§ REQUIRED ACTION
Could you copy every record exactly, leaving the pictures behind?

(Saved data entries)
================================

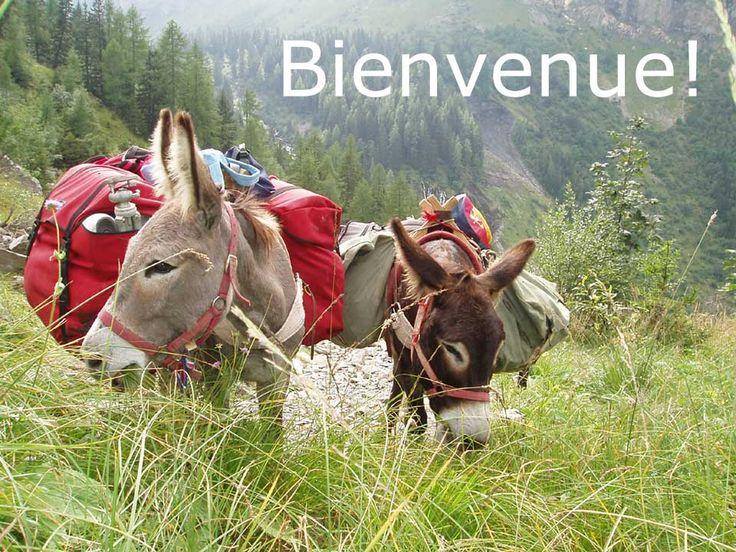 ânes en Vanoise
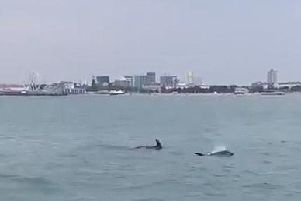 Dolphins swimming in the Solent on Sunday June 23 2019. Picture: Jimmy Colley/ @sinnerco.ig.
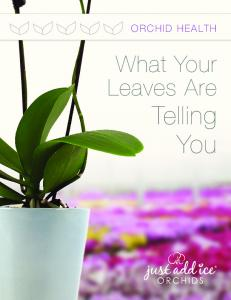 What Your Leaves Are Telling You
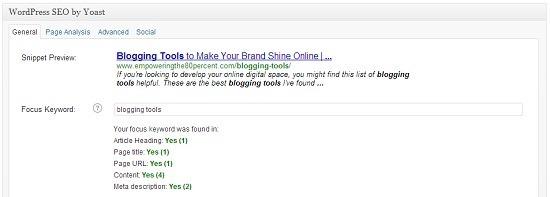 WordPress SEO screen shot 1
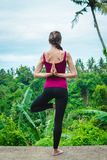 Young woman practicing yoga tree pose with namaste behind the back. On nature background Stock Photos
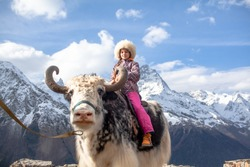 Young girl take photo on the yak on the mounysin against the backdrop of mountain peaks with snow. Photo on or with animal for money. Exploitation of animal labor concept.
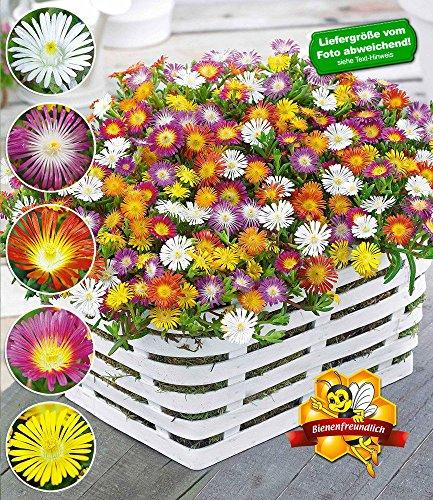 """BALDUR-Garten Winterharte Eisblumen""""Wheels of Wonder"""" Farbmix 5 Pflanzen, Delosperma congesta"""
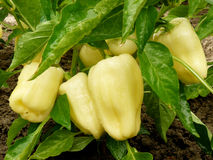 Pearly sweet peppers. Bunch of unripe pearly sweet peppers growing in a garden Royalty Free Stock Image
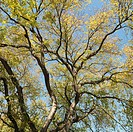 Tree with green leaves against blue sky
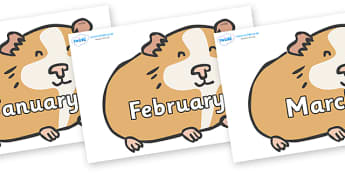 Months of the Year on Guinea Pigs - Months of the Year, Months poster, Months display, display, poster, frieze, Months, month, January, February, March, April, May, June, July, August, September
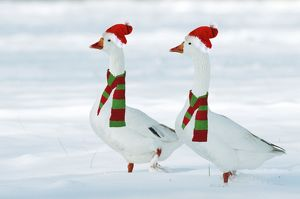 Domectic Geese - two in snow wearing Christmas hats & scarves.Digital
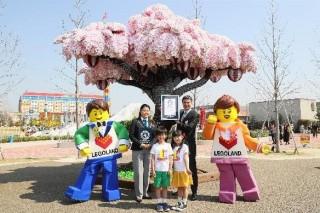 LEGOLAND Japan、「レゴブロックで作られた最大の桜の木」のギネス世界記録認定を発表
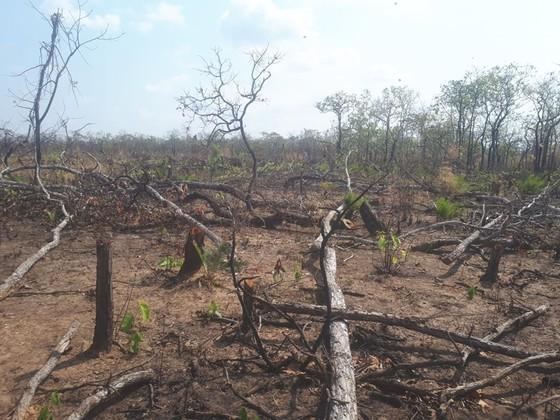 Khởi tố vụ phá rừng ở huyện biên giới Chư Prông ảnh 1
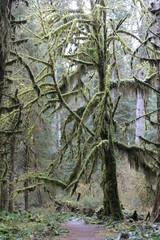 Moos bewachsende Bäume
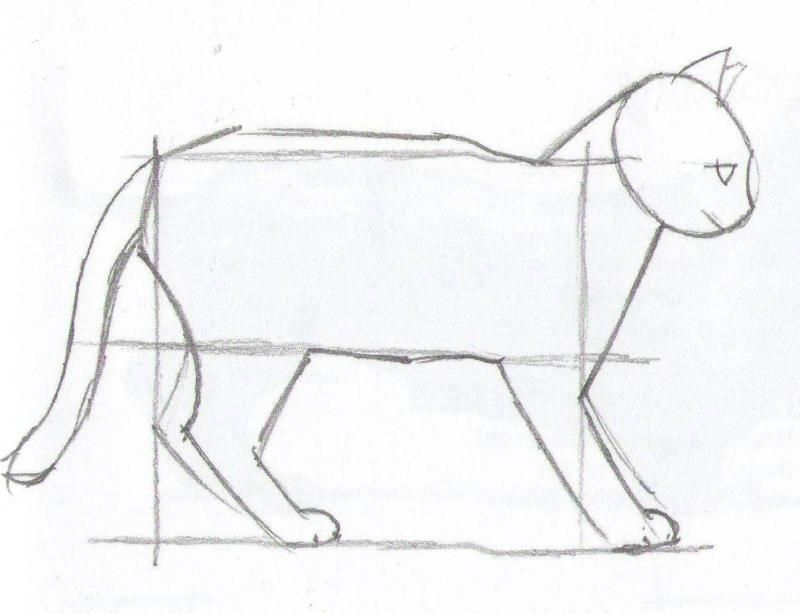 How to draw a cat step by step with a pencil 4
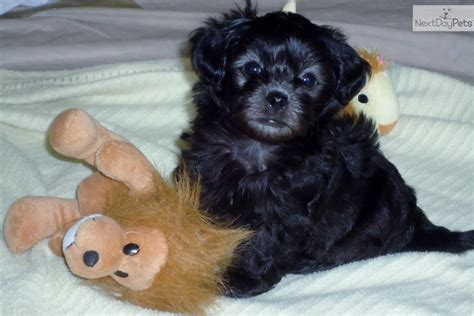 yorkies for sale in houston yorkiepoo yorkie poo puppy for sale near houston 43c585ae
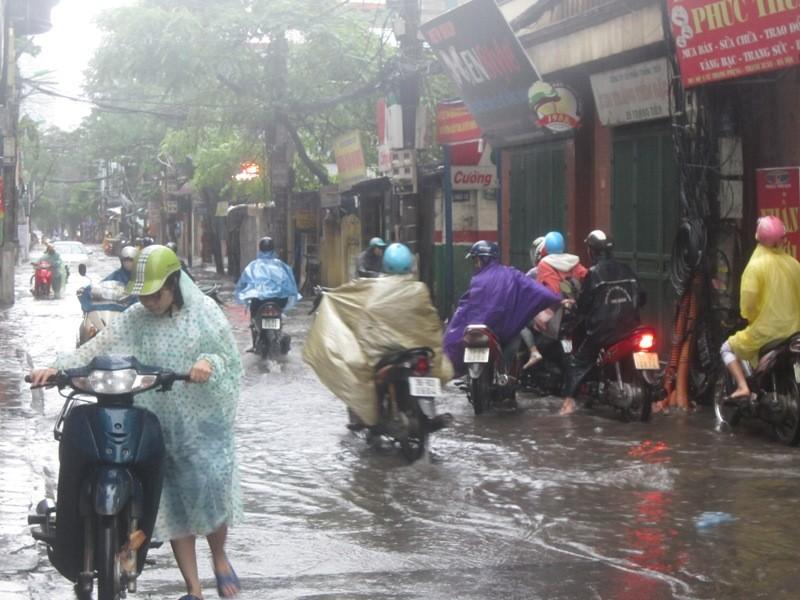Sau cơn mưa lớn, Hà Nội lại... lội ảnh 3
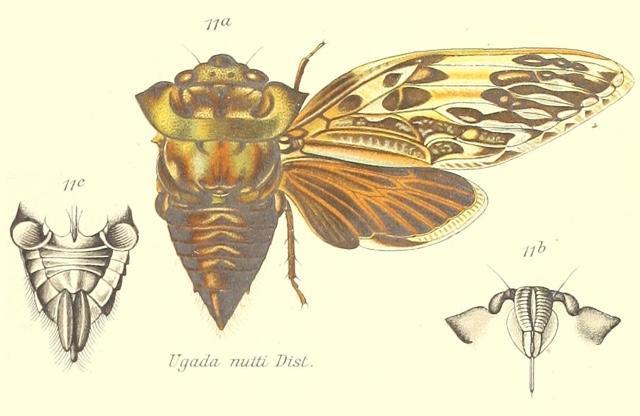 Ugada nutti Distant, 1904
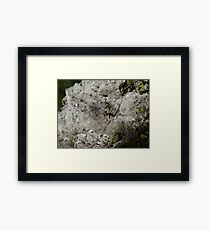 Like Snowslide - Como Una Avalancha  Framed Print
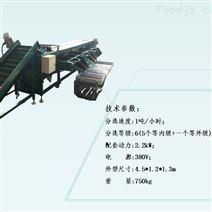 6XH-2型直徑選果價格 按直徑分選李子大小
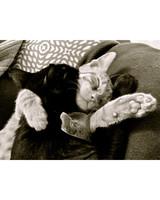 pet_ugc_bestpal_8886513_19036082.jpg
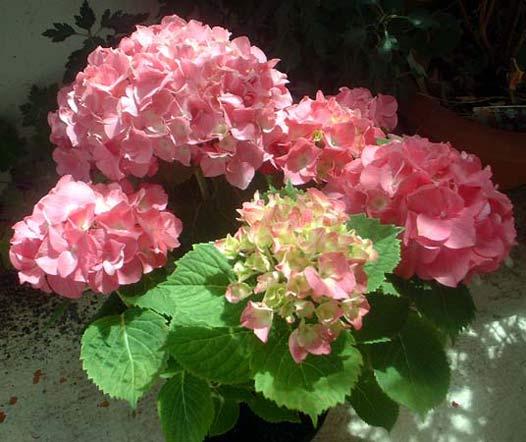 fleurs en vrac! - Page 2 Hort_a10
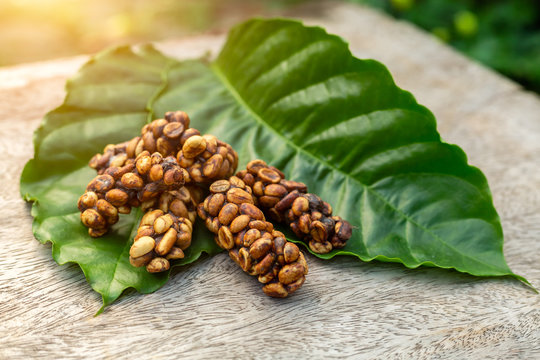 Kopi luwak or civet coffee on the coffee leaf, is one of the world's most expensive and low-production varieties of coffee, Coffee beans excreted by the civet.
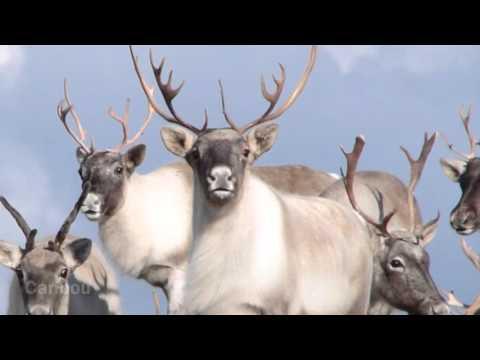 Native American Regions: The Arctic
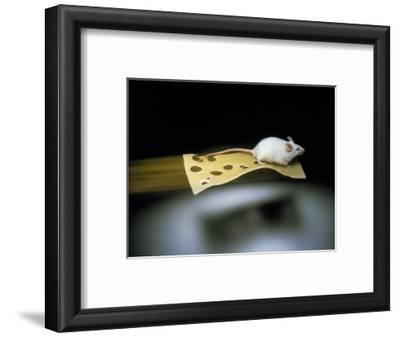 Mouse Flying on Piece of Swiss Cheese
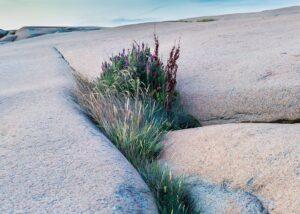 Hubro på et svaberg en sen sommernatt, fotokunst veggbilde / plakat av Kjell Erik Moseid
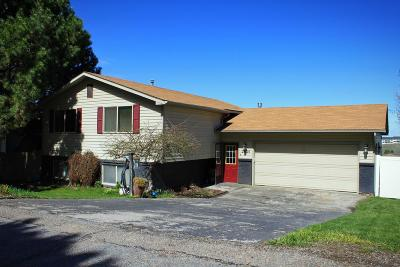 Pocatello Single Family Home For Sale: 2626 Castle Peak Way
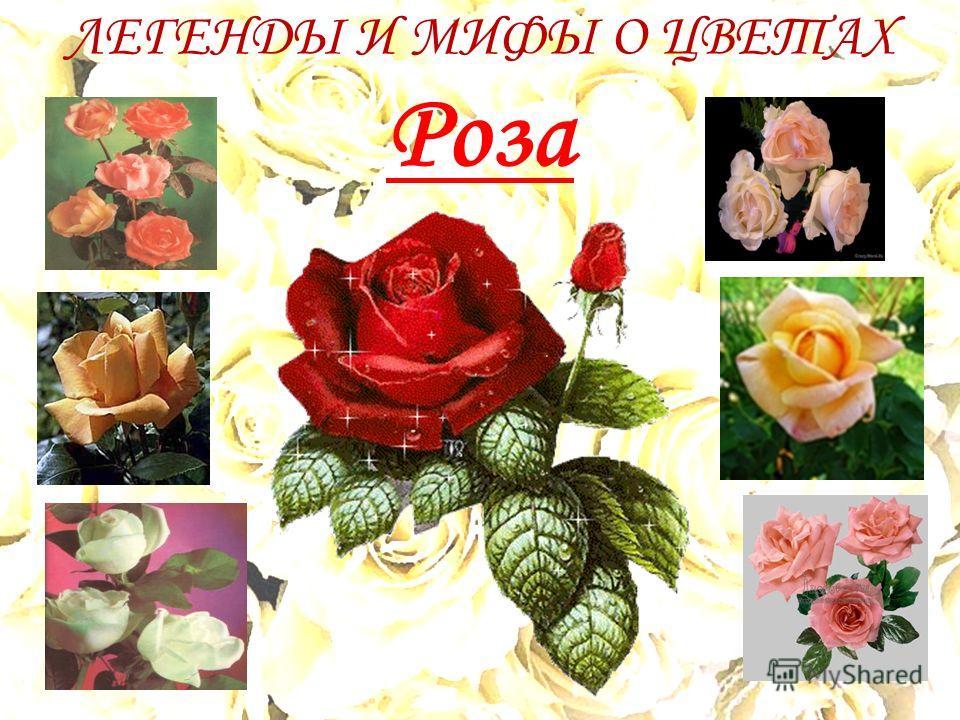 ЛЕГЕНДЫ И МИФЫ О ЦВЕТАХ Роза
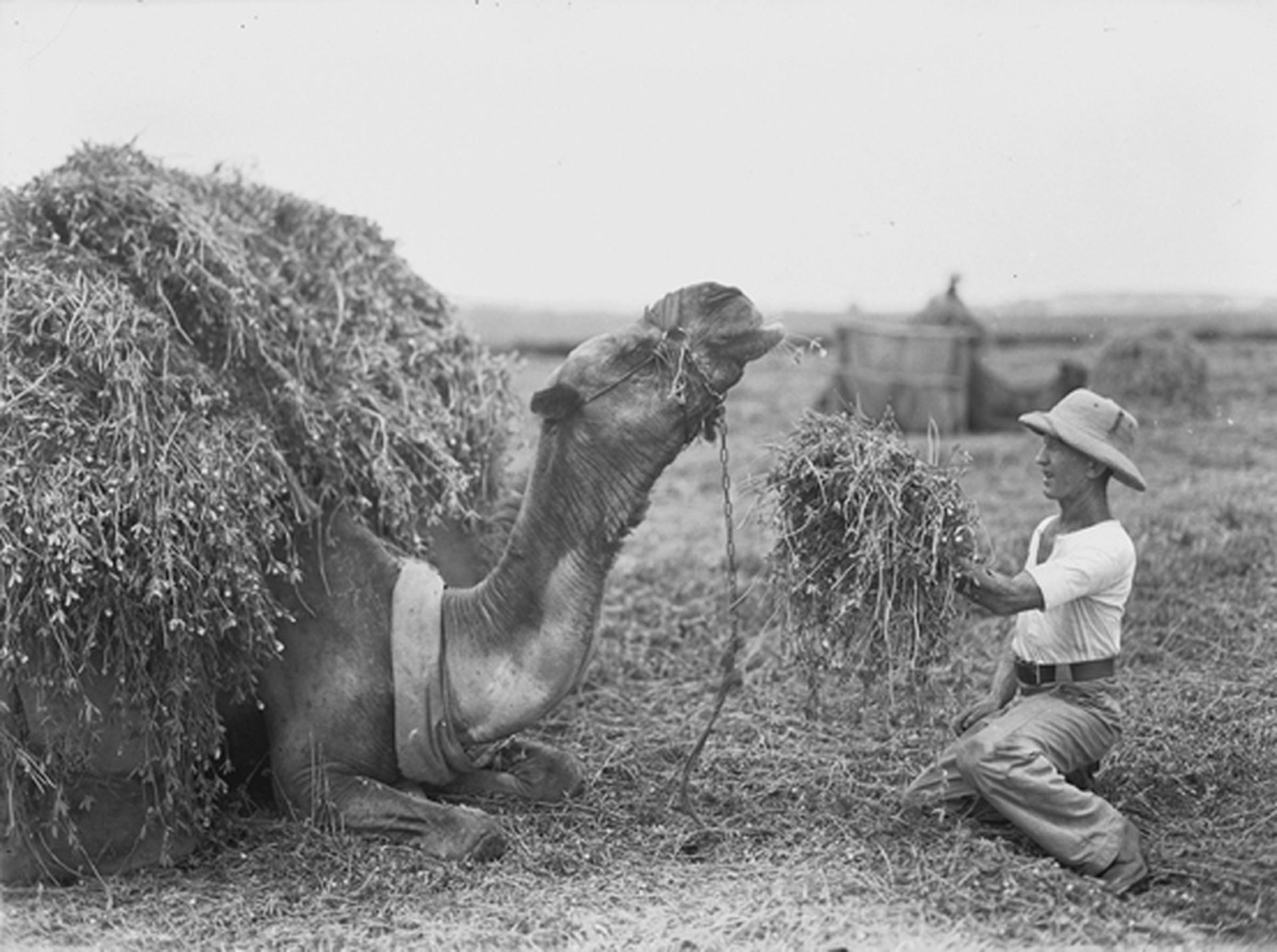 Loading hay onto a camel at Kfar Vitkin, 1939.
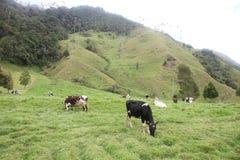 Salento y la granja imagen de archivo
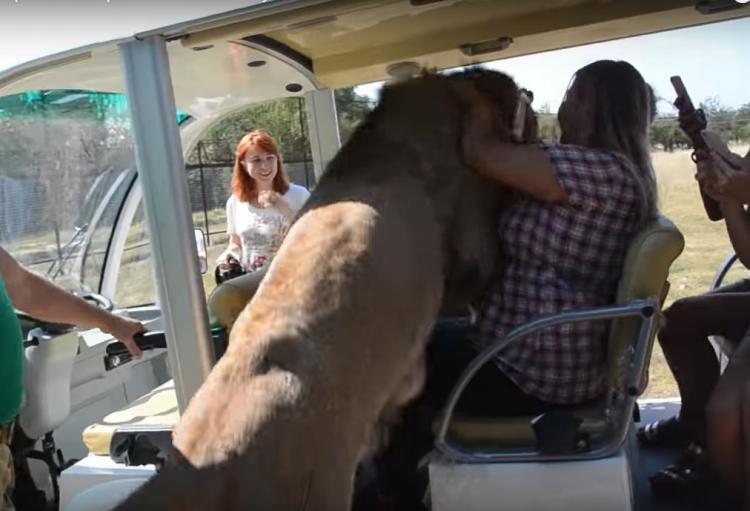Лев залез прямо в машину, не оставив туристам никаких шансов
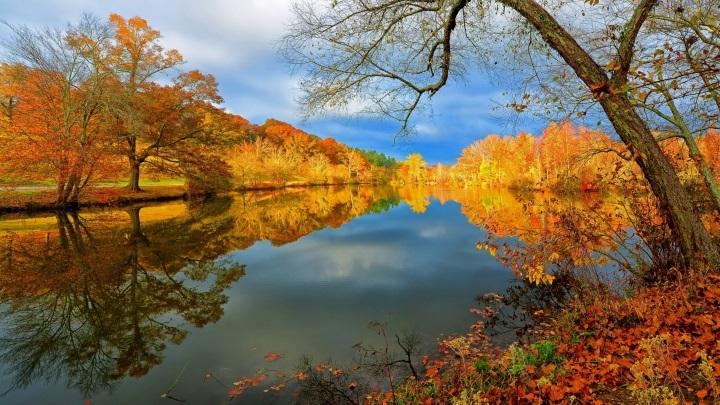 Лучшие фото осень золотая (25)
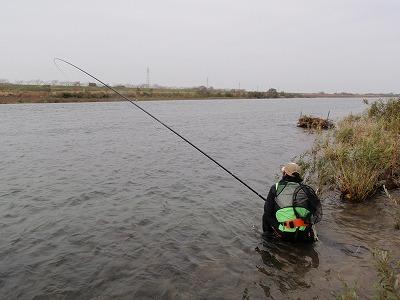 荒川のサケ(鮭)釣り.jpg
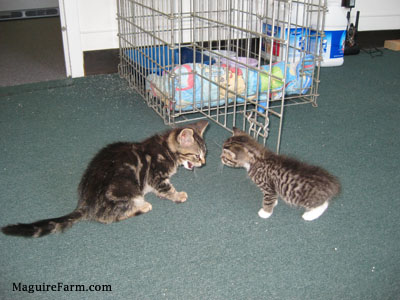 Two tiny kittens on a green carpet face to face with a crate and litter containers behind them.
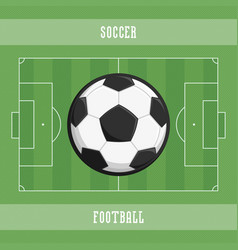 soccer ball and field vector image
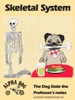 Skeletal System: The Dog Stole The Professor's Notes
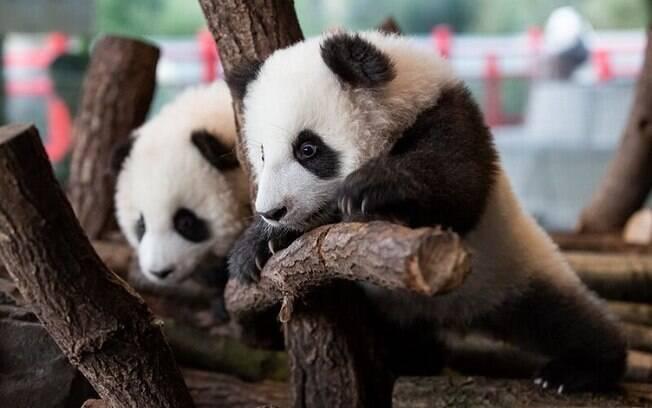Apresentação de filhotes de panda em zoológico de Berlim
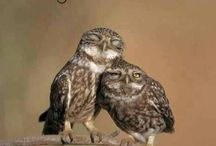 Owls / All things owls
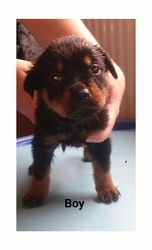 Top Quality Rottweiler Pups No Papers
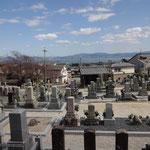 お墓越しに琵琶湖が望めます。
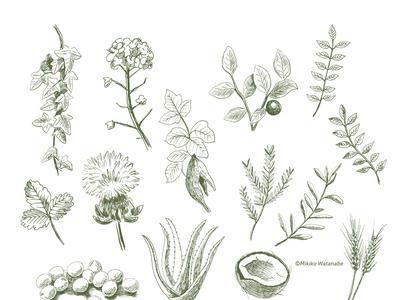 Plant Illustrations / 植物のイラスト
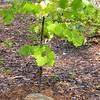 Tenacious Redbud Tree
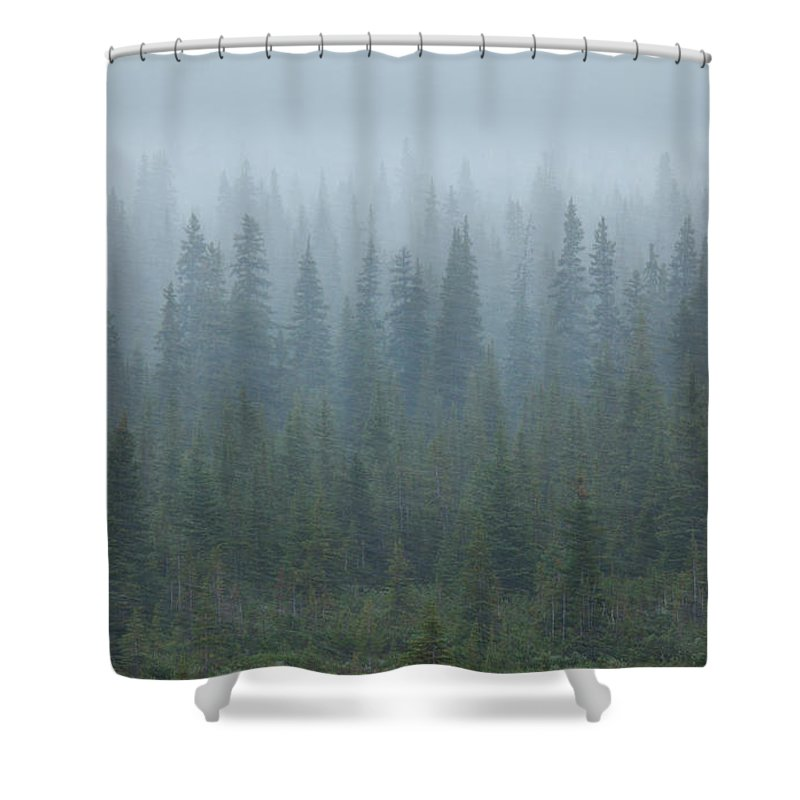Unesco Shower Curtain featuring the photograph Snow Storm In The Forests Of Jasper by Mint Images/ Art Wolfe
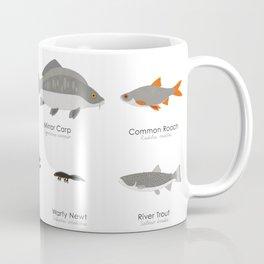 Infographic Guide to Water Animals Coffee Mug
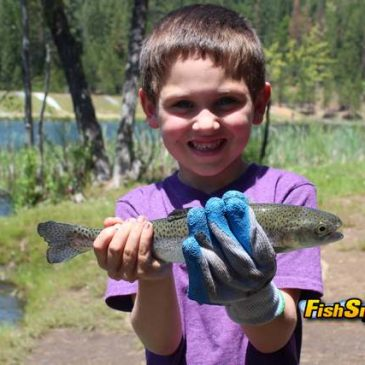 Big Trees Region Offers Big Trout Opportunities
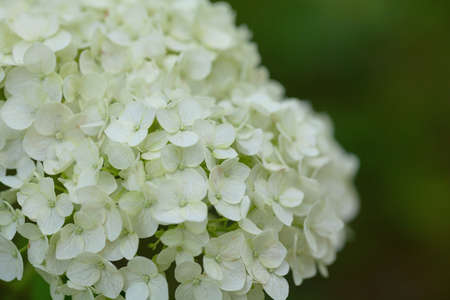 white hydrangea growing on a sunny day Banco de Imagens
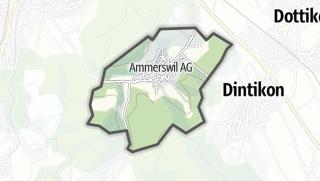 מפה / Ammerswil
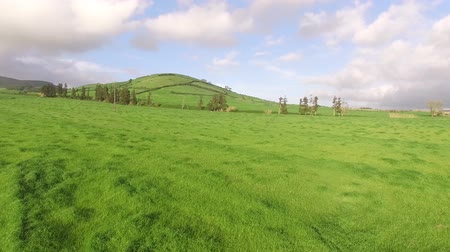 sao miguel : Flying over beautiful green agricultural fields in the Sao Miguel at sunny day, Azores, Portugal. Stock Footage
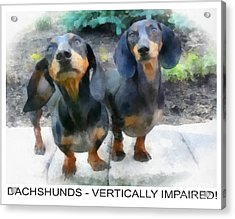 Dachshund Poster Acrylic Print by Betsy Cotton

================================

§ SOLUTION
 ânes en Vanoise
 Dolphins swimming in the Solent on Sunday June 23 2019. Picture: Jimmy Colley/ @sinnerco.ig.
 What Your Leaves Are Telling You
 WordPress SEO screen shot 1
 Young woman practicing yoga tree pose with namaste behind the back. On nature background Stock Photos
 Young girl take photo on the yak on the mounysin against the backdrop of mountain peaks with snow. Photo on or with animal for money. Exploitation of animal labor concept.
 """BALDUR-Garten Winterharte Eisblumen""""Wheels of Wonder"""" Farbmix 5 Pflanzen, Delosperma congesta"""
 Pearly sweet peppers. Bunch of unripe pearly sweet peppers growing in a garden Royalty Free Stock Image
 Tree with green leaves against blue sky
 Months of the Year on Guinea Pigs - Months of the Year, Months poster, Months display, display, poster, frieze, Months, month, January, February, March, April, May, June, July, August, September
 Domectic Geese - two in snow wearing Christmas hats & scarves.Digital
 LEGOLAND Japan、「レゴブロックで作られた最大の桜の木」のギネス世界記録認定を発表
 Khởi tố vụ phá rừng ở huyện biên giới Chư Prông ảnh 1
 Moos bewachsende Bäume
 How to draw a cat step by step with a pencil 4
 yorkies for sale in houston yorkiepoo yorkie poo puppy for sale near houston 43c585ae
Sau cơn mưa lớn, Hà Nội lại... lội ảnh 3
 Ugada nutti Distant, 1904
 Like Snowslide - Como Una Avalancha  Framed Print
 6XH-2型直徑選果價格 按直徑分選李子大小
 pet_ugc_bestpal_8886513_19036082.jpg
 fleurs en vrac! - Page 2 Hort_a10
 Kopi luwak or civet coffee on the coffee leaf, is one of the world's most expensive and low-production varieties of coffee, Coffee beans excreted by the civet.
 Native American Regions: The Arctic
 Mouse Flying on Piece of Swiss Cheese
 Hubro på et svaberg en sen sommernatt, fotokunst veggbilde / plakat av Kjell Erik Moseid
 Pocatello Single Family Home For Sale: 2626 Castle Peak Way
 ЛЕГЕНДЫ И МИФЫ О ЦВЕТАХ Роза
 Loading hay onto a camel at Kfar Vitkin, 1939.
 Salento y la granja imagen de archivo
Лев залез прямо в машину, не оставив туристам никаких шансов
 Лучшие фото осень золотая (25)
 荒川のサケ(鮭)釣り.jpg
 Two tiny kittens on a green carpet face to face with a crate and litter containers behind them.
 soccer ball and field vector image
 Skeletal System: The Dog Stole The Professor's Notes
Apresentação de filhotes de panda em zoológico de Berlim
 Owls / All things owls
 Top Quality Rottweiler Pups No Papers
 お墓越しに琵琶湖が望めます。
 Plant Illustrations / 植物のイラスト
 Tenacious Redbud Tree
Unesco Shower Curtain featuring the photograph Snow Storm In The Forests Of Jasper by Mint Images/ Art Wolfe
 Infographic Guide to Water Animals Coffee Mug
 Big Trees Region Offers Big Trout Opportunities
 white hydrangea growing on a sunny day Banco de Imagens
 מפה / Ammerswil
 sao miguel : Flying over beautiful green agricultural fields in the Sao Miguel at sunny day, Azores, Portugal. Stock Footage
 Dachshund Poster Acrylic Print by Betsy Cotton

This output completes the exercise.